Measuring Wireless
Fingerprints Inside a Wireless Sensor Network
Wireless fingerprints authenticate transmitters
in wireless networks, using attributes of the physical wireless signal rather
than information being conveyed with that signal. They can be used effectively
in an intrusion detection system for networks, where nodes are physically
vulnerable. While previous research shows that wireless fingerprints work
reliably in a laboratory setting, little work has been published showing the
feasibility of their implementation within a real network. We present methods
for wireless fingerprints using data sampled at the demodulation rate. This
eliminates the need for high bandwidth data processing, making them feasible
from inside a wireless sensor network. We analyze their classification
performance empirically for different network conditions and theoretically
examine aspects of their secure usage in a network.
To the best of our knowledge, our
research is the only published work that uses representative wireless
networking hardware for wireless fingerprints. We discriminate between
different IEEE 802.15.4 2.4 GHz Radio Frequency (RF) sources, using the SiLabs
IEEE 802.15.4 WSN node development platform and the Ettus
Labs USRP1 Software-Defined Radio. The wireless fingerprinting method
implemented on the SiLabs WSN node discriminates between RF sources using
differences in the Automatic Gain Control circuitry time response during the
initial appearance of RF signals. The results show that different RF sources
can be distinguished over short transmission distances.
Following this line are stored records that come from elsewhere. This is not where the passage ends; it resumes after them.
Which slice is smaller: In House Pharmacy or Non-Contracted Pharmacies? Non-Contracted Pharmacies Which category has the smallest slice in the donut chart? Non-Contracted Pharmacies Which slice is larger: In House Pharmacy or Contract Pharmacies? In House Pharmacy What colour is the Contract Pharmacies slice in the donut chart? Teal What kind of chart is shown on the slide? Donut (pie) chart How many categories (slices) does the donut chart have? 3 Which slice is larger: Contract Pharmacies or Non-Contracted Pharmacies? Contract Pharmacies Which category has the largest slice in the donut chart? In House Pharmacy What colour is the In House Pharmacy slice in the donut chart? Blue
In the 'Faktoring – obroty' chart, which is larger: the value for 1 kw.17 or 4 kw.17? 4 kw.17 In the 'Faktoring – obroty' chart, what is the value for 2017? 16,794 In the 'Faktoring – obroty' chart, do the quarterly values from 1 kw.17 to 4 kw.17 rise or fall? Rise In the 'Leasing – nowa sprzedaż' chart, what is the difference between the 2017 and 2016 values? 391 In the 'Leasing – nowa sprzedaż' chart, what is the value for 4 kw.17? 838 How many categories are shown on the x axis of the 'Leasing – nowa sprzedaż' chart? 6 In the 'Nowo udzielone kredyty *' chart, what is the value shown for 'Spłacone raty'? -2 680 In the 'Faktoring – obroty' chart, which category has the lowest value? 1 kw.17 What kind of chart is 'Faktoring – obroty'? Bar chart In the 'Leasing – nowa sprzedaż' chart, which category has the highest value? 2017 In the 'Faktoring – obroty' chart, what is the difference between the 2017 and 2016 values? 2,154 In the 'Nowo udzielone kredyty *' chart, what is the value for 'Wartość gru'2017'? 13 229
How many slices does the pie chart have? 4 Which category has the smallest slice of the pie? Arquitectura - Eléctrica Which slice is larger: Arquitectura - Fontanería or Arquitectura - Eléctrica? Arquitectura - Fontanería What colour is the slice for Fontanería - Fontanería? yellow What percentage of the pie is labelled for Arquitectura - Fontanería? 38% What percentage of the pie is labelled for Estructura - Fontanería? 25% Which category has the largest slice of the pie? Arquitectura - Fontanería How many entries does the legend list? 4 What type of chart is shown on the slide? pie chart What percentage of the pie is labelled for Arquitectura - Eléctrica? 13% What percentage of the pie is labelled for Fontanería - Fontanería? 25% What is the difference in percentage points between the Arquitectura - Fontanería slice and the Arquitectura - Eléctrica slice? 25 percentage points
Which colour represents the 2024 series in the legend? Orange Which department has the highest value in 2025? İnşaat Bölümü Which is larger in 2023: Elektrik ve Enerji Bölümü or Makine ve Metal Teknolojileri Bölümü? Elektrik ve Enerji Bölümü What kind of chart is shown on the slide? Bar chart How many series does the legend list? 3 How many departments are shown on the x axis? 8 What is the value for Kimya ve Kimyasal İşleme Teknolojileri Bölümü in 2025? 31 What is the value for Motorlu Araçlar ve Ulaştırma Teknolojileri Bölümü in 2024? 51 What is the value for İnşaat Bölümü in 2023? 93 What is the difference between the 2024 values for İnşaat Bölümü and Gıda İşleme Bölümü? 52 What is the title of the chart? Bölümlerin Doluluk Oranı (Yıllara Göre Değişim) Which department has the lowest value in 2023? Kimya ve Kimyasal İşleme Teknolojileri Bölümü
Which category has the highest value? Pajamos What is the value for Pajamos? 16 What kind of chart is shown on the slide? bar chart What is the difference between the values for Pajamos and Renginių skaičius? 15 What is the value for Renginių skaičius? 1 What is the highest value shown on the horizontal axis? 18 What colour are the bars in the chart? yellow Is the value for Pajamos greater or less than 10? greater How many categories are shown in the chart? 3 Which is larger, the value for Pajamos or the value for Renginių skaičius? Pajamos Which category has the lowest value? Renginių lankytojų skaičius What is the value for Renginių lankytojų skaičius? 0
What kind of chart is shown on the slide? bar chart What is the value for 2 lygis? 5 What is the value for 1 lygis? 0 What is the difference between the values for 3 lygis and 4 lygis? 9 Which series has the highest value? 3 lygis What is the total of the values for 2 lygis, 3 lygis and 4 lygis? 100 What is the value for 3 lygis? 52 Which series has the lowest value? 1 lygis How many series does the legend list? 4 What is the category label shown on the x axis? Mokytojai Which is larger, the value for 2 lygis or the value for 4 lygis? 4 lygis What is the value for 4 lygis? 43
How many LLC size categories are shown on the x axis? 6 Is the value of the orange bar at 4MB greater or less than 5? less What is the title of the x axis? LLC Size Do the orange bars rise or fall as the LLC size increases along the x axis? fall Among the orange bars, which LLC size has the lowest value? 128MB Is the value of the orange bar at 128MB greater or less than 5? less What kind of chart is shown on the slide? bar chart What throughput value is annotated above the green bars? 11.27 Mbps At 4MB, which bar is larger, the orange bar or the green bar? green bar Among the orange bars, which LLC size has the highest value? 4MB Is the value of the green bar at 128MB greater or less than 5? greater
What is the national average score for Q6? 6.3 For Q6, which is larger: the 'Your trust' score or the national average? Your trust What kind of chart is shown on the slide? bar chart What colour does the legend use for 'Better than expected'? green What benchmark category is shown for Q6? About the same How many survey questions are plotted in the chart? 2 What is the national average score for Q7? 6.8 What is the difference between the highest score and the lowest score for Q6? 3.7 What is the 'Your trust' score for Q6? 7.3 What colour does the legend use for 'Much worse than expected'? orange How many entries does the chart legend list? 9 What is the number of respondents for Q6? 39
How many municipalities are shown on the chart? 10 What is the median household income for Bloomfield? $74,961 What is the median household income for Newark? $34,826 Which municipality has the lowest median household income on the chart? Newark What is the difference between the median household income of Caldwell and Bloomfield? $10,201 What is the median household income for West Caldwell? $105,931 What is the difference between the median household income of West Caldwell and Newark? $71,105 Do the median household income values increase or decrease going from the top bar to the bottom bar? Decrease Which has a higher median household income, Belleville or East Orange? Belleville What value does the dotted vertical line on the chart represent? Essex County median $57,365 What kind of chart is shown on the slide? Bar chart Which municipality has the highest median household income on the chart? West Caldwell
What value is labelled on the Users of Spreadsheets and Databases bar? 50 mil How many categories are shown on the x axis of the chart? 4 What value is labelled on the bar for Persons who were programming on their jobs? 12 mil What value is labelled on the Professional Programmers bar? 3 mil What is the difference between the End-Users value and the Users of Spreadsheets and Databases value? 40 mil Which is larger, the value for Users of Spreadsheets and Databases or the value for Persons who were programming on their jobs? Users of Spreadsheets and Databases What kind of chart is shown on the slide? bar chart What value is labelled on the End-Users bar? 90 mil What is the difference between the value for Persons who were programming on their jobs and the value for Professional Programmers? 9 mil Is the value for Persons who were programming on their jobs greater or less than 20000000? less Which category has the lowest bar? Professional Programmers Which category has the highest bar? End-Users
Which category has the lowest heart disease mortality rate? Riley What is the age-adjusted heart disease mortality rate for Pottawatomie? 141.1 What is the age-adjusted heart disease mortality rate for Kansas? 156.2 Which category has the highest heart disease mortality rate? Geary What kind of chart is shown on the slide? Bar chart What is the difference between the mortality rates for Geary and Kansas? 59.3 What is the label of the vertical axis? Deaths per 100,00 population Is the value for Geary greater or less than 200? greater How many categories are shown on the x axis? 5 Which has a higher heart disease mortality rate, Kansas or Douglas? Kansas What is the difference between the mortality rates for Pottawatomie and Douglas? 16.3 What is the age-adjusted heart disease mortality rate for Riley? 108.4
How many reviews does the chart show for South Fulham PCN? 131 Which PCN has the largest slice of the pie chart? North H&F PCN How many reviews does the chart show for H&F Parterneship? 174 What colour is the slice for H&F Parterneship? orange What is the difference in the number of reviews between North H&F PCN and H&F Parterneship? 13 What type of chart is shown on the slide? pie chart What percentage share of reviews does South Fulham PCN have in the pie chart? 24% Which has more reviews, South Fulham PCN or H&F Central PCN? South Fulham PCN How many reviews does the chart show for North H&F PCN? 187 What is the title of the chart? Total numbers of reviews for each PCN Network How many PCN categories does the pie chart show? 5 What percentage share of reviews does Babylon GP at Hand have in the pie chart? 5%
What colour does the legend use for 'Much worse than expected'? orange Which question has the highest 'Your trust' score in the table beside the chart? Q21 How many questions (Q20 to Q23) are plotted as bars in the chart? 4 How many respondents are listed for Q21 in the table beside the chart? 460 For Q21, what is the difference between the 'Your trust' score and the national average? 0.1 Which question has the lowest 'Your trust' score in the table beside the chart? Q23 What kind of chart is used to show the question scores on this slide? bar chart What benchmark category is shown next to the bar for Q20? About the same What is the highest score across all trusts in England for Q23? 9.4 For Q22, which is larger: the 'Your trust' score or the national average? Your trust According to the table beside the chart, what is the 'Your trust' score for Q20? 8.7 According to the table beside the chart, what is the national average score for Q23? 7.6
The more sophisticated
USRP1 device exploits differences in the phase attributes of RF signals using a
larger set of demodulated data samples than was available with the WSN node.
The USRP1 classifies more accurately over a wider range of network conditions:
time, transmission distance and also different receiving devices. Our average classification accuracies are: 99.6% at short range, 95.3% at medium
range and 81.9% at long range using five SiLabs devices.
We demonstrate the independence of
classification errors made over different RF channels and the benefit of using
multiple nodes for classification. This suggests that nodes can collaborate to
increase the reliability of wireless fingerprints, either by comparing their
classification decisions or by aggregating their fingerprints. We present a
secure group key establishment protocol, using wireless fingerprints for
authentication, for use in a network containing malicious nodes.